ハドソンさん:入学までは製作するどころか、ロボットに触ること自体が初めてでした。進路で迷っていた時にちょうど科技高の文化祭がありまして、そこで機械工作部が製作していたロボットに触れたり、当時の部長さんからロボットについての話を聞いて入部しました。

真鍋さん:小学3年生くらいからプラモデルなどを作っていまして、小学5年生くらいからはロボット教室に通い続けています。高校でもモノづくりがしたいと考えて調べている中で機械工作部の紹介動画を見つけ、入学しました。

お2人とも、ロボットが入学のきっかけになったわけですね。今回のリモート大会初参加にも何かきっかけがあるんでしょうか?

ハドソンさん:対面での大会は会場の雰囲気であったり、そこでしか経験できない緊張感のような学びがありましたが、リモートではそれが経験しにくいこともあって、学校として参加していませんでした。しかし、今回のROBO-ONEに参加せずに僕たちの世代が卒業すると、現役生に大会経験者がいなくなってしまいます。今後大会が復活した時にやるべきことがわからなくなるのは困るので、参加することになりました。

先輩から後輩へのノウハウ継承という面が大きかったわけですね。

ハドソンさん:ロボットのデータや設計図の引き方については、パソコンにデータが残りますが、実際に大会に出ての色々は出場経験者にしか分かりません。ノウハウの継承は、部の伝統として行っていることでもあります。自分自身は3年生ということもあり、次の大会に選手として参加することは難しいので、技術を教えたり、後輩の学びに託していきたいと考えています。

ハドソン大加さん、真鍋知久さん

先輩の機体を受け継いでカスタマイズ

『SERENA DIOS』のエントリーIDはかなり若い番号ですが、先輩の機体そのものを引き継がれているのか、名前を引き継がれている形なのでしょうか?

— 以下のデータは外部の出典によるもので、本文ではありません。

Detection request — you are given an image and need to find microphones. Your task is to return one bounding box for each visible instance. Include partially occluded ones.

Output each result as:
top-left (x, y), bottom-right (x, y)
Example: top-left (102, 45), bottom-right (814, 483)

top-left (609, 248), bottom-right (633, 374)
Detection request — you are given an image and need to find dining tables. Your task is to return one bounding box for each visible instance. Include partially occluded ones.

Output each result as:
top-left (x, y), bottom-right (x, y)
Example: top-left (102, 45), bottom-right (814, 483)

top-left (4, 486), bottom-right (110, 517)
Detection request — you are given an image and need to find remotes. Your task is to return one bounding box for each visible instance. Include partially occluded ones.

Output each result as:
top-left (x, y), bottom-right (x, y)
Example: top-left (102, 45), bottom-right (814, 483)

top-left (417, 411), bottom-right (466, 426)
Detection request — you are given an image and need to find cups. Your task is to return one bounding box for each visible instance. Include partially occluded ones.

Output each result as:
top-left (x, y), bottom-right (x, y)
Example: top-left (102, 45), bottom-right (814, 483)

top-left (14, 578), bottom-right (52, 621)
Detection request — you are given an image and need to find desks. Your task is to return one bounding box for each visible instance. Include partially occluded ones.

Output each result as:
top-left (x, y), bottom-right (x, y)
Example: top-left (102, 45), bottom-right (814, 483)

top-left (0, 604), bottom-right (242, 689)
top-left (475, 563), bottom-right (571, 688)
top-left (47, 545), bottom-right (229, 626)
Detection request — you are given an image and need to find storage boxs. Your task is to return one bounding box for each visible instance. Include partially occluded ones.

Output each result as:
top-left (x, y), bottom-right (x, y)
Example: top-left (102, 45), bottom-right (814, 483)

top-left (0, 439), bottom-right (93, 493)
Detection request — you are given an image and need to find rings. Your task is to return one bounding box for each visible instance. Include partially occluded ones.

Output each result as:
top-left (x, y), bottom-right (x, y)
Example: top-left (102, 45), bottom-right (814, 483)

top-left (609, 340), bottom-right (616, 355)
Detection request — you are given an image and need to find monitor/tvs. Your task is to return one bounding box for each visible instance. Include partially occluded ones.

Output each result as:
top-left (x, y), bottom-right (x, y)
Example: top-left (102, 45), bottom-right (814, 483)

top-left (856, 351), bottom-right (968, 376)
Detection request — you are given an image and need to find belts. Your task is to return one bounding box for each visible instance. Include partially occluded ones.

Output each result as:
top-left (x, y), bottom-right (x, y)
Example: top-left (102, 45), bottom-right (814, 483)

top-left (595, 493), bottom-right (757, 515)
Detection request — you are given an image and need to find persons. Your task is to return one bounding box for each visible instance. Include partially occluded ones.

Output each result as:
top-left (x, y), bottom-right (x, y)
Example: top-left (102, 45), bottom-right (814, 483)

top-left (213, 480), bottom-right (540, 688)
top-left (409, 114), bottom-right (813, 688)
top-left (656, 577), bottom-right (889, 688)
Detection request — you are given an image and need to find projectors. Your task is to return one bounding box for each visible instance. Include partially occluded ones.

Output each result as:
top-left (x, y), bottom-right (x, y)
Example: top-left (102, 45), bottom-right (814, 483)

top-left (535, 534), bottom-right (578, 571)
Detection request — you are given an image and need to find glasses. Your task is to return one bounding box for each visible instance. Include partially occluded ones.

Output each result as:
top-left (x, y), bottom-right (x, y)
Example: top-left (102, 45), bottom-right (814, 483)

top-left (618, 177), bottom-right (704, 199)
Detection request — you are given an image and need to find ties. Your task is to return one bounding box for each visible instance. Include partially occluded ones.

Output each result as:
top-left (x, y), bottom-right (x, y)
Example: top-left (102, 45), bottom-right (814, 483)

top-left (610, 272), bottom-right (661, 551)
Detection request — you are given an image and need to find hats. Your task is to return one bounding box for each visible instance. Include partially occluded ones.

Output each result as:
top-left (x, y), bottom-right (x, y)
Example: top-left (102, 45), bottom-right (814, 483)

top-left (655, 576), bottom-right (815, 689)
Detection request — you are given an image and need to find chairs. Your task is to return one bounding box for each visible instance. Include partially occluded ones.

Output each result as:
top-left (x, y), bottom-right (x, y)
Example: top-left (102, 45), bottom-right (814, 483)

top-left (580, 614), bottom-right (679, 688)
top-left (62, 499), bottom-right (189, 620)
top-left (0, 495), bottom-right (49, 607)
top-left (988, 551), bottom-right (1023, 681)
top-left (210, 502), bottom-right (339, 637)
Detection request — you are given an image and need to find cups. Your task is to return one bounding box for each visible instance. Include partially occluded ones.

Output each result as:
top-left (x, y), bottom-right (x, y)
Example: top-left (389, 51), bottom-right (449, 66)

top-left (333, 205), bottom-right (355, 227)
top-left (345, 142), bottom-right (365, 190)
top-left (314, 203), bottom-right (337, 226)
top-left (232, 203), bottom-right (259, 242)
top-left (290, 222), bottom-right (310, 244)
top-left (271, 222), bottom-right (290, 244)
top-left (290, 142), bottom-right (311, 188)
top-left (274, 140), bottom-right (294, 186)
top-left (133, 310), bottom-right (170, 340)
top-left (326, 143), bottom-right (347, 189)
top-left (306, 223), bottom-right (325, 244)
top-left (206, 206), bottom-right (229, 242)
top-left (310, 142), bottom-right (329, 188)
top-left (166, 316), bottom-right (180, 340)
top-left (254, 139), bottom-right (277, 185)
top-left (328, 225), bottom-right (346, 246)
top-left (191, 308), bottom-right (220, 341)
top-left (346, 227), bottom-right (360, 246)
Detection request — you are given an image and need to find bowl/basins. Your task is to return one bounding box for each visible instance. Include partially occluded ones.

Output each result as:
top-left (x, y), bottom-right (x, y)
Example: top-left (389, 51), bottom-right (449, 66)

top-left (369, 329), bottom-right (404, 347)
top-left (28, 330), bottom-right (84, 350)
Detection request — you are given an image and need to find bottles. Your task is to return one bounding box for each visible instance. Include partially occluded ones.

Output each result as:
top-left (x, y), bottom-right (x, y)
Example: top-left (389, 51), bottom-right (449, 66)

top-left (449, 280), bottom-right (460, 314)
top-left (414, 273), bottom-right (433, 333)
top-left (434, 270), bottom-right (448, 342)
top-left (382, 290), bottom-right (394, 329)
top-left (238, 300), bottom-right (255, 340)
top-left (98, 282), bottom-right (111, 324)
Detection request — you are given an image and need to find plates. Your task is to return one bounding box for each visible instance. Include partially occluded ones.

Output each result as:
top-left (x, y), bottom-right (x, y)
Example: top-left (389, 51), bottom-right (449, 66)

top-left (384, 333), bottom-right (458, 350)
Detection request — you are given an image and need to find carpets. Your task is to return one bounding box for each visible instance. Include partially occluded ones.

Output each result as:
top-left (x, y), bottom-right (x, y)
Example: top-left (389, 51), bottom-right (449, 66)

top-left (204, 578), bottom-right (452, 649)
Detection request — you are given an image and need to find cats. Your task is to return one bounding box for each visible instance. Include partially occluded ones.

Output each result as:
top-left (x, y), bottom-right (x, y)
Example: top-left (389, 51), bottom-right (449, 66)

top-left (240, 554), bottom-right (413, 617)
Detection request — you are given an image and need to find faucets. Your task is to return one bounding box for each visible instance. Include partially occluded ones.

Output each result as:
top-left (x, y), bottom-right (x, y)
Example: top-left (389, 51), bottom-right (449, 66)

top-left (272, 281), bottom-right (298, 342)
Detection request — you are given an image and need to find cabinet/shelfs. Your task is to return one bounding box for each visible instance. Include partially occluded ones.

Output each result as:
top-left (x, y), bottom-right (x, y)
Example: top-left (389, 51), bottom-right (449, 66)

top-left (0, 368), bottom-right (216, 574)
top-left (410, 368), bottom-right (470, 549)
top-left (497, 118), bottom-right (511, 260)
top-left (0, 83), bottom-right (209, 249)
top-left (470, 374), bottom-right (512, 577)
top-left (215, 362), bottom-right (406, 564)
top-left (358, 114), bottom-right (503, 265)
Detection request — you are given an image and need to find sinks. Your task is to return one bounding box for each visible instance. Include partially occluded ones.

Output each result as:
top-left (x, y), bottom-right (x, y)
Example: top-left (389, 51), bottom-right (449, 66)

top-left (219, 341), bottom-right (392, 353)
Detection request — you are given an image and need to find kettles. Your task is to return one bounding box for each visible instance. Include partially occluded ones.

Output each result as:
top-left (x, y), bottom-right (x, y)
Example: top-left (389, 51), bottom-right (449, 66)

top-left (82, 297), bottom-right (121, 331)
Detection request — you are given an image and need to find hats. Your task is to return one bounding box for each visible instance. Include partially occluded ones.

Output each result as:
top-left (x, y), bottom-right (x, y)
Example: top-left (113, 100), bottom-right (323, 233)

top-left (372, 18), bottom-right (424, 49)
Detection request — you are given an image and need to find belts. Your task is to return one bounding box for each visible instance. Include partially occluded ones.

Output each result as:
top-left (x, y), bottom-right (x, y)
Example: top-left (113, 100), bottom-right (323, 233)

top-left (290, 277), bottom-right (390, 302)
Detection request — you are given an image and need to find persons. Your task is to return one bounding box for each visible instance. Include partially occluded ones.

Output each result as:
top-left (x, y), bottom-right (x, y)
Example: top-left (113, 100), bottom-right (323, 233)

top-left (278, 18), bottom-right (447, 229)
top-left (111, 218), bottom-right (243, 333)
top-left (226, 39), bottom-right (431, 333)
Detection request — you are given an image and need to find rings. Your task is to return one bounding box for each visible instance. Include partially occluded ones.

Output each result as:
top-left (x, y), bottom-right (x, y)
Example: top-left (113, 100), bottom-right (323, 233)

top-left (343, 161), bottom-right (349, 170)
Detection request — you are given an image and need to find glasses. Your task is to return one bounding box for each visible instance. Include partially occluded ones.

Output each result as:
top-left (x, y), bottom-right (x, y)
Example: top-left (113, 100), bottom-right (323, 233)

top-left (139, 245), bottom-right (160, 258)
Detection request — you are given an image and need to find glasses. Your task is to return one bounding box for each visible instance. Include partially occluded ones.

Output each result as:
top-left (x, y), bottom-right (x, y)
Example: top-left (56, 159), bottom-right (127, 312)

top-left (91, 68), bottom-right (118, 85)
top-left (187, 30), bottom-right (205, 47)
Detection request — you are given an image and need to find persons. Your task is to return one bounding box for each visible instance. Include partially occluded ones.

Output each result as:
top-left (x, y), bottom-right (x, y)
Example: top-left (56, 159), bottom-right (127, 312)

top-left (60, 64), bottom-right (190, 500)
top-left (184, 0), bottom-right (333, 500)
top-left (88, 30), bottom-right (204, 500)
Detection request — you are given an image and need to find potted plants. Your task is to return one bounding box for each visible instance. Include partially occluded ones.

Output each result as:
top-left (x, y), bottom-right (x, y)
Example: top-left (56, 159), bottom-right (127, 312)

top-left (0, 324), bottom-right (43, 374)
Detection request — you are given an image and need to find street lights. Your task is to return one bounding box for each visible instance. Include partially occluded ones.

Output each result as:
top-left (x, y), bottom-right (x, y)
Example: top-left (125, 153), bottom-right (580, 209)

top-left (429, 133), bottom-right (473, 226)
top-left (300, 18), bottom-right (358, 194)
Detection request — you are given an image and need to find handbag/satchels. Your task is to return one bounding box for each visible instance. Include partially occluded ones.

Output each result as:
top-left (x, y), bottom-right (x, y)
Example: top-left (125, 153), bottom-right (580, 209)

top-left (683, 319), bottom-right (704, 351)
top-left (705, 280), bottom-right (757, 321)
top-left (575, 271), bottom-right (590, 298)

ハドソンさん:先輩の機体を引き継いでいる形です。途中抜けている時期はあるかもしれませんが、これまで4~5人が受け継いできた機体になります。僕自身も真鍋のように先輩について『SERENA DIOS』に触れて、そこから「ここを良くしていきたい」「ここを変えていきたい」と考えるようになり、自分で設計・改良した形で出場しています。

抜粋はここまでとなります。